Una produzione di quasi dieci anni di attività (2014 – 2023) che testimonia una coerenza progettuale e un’eterogeneità linguistica che contamina la scultura. Fino al 19 maggio 2023
Proponiamo il testo critico della mostra scritto dal curatore Andrea Tinterri.
Inizierò proponendo un titolo alternativo a quello individuato da Nazeraj, Un’autobiografia. Sicuramente meno evocativo e più abusato dell’originale Silenzio d’oro, che riprende quello di un’opera presente in mostra. E sicuramente più didascalico ma utile per comprendere una pratica espositiva e progettuale che caratterizza il lavoro, ormai decennale, dell’artista Erjon Nazeraj. La mostra, come in altri episodi in passato, si compone di frammenti autobiografici che si affrancano da una dimensione diaristica e si propongono come piccoli monumenti (carte, marmi, gessi).

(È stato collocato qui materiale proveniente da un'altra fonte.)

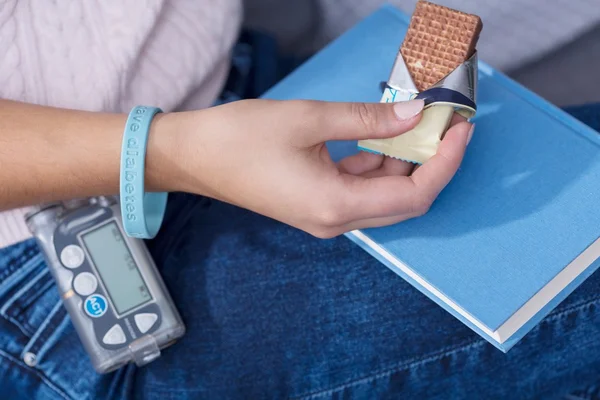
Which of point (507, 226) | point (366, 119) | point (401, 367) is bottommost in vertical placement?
point (401, 367)

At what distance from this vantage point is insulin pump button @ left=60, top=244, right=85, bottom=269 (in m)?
0.71

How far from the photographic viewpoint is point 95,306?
709mm

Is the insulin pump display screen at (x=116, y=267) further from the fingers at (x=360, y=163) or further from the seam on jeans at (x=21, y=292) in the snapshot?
the fingers at (x=360, y=163)

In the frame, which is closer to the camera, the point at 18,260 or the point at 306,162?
the point at 306,162

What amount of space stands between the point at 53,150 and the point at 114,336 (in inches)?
8.4

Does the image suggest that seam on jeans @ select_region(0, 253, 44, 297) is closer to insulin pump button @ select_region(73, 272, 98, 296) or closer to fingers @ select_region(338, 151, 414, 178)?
insulin pump button @ select_region(73, 272, 98, 296)

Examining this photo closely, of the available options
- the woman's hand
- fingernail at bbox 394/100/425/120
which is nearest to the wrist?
the woman's hand

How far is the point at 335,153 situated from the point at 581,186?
256 millimetres

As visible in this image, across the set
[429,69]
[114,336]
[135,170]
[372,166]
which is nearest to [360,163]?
[372,166]

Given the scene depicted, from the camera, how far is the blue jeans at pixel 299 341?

E le citazioni biografiche sono declinate nella forma paesaggio, come se quest’ultima potesse tradurre una vita intera, come se il paesaggio potesse assecondare ed evocare un tempo partecipato. Il progetto più recente esposto in mostra Superfici Eoniche (2021) sono ritagli di carte geografiche, documenti, coperte termiche. Collage di esperienze private e cronache contemporanee che assumono la forma di bassorilievi. Dettagli fragili, dettagli cartacei che mutano in fossili e restituiscono spessore al tempo. Una biografia che non è più privata ma pubblica, sono segnali che vengono raccolti e bloccati in scultura. Perché il paesaggio è la categoria che tutto accoglie e tutto sintetizza.

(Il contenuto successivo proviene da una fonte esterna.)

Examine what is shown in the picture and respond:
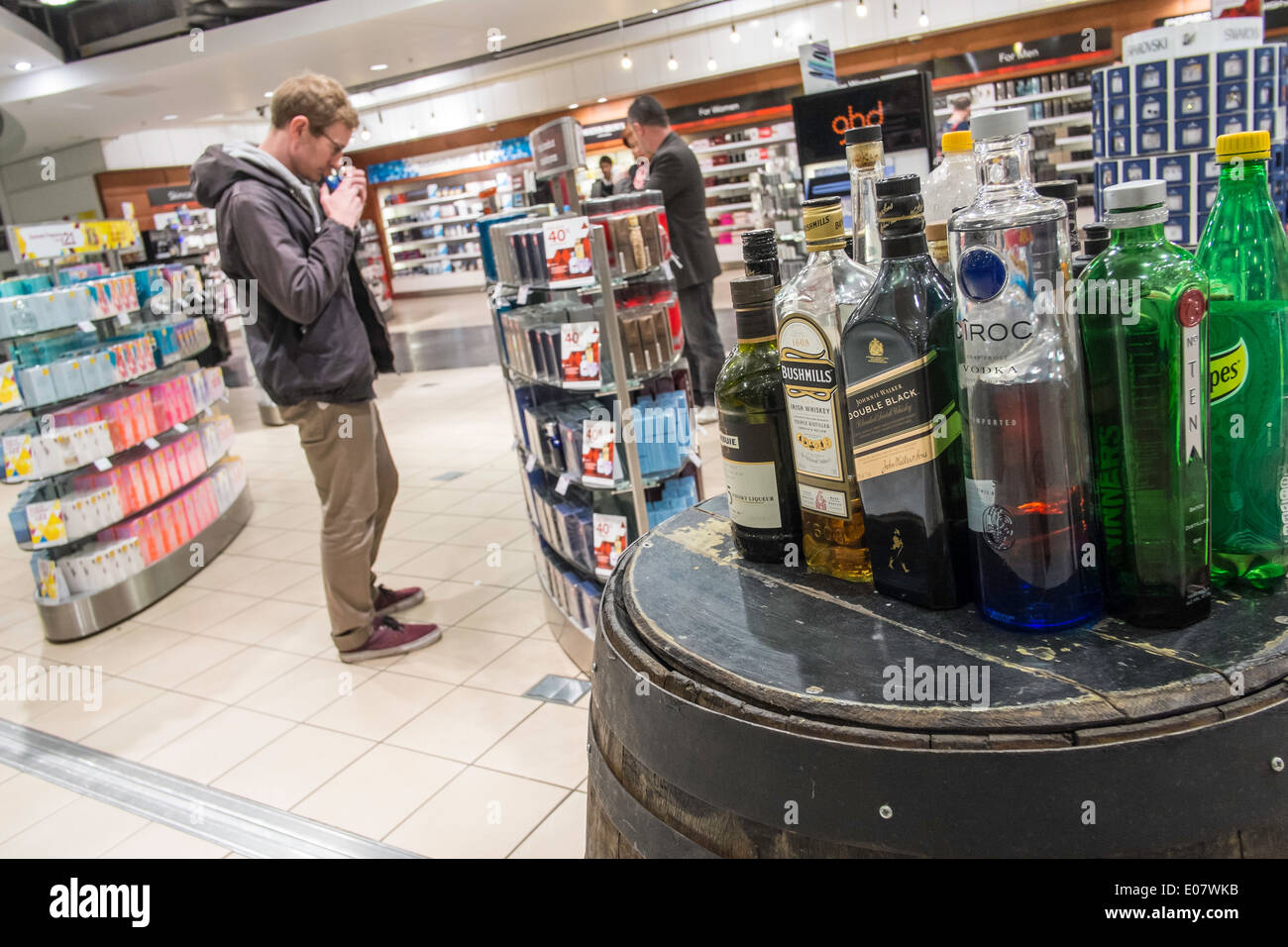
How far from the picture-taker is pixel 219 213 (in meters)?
2.97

Come nell’installazione Paesaggio con figura ( )dove un antico santuario e la montagna che lo ospita vengono evocati da un parallelepipedo in marmo e una siluette in ferro che simula una vetta. Due elementi che testimoniano un luogo reale e vissuto dall’artista stesso ma che, in questo caso, perde la sua identità per elevarsi a simbolo. Come se il sacro avesse bisogno di una forma per manifestarsi e il santuario fosse un piccolo amuleto, una scultura facilmente trasportabile, un pezzo di un rosario da caricarsi sulle spalle. E la montagna solo un’immagine spogliata di cui rimane una labile traccia. E così la biografia diventa tempo assoluto, i luoghi non hanno nome e i ricordi solo tracce fossilizzate. E non è la restituzione di pochi decenni di vita, ma ere geologiche che si accumulano nella stanza. Alla parete un disegno (Infinito azzurro, 2023), un monocromo che ricorda un cielo, anzi un rettangolo colorato per tutti i cieli possibili, forse lo sfondo alla montagna, forse una quinta per il santuario. Ma anche in questo caso è l’universalità del pigmento, è un foglio che contiene tutto, è un buco che risucchia il paesaggio.

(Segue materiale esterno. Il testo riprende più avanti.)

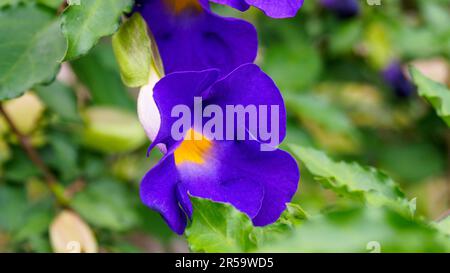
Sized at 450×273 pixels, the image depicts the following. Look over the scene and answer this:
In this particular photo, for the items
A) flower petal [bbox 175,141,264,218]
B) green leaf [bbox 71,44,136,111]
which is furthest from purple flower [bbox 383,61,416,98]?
flower petal [bbox 175,141,264,218]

Poco distanti due polmoni in cemento armato (Respiro, 2014), probabilmente il segnale di un rapporto atrofizzato con la natura, ma anche presenza umana nello spazio. Un organo che testimonia un respiro bloccato nel tempo, cementificato e assunto a monumento. Come il paesaggio anche l’essere umano appare scomposto, vivisezionato; a restare è solo il ricordo di frammenti, quell’inesauribile segreto che permane al ricordo.
Come accade per l’opera che dà il titolo alla mostra, Silenzio d’oro (2018). La riproduzione di piccole ossa dell’orecchio appoggiate su una lastra in ottone che riflette la luce della stanza. Anche in questo caso sono residui di corpo, pezzi di un tutto, ossa che sopravvivono alla morte e diventano eredità di un paesaggio umano. L’opera è posta in una parte centrale della sala, come fosse il perno su cui ruota l’intera mostra per slittare l’attenzione sull’udito, o meglio sull’ascolto, pratica necessaria per conservare quello che rimane di fragili ritagli.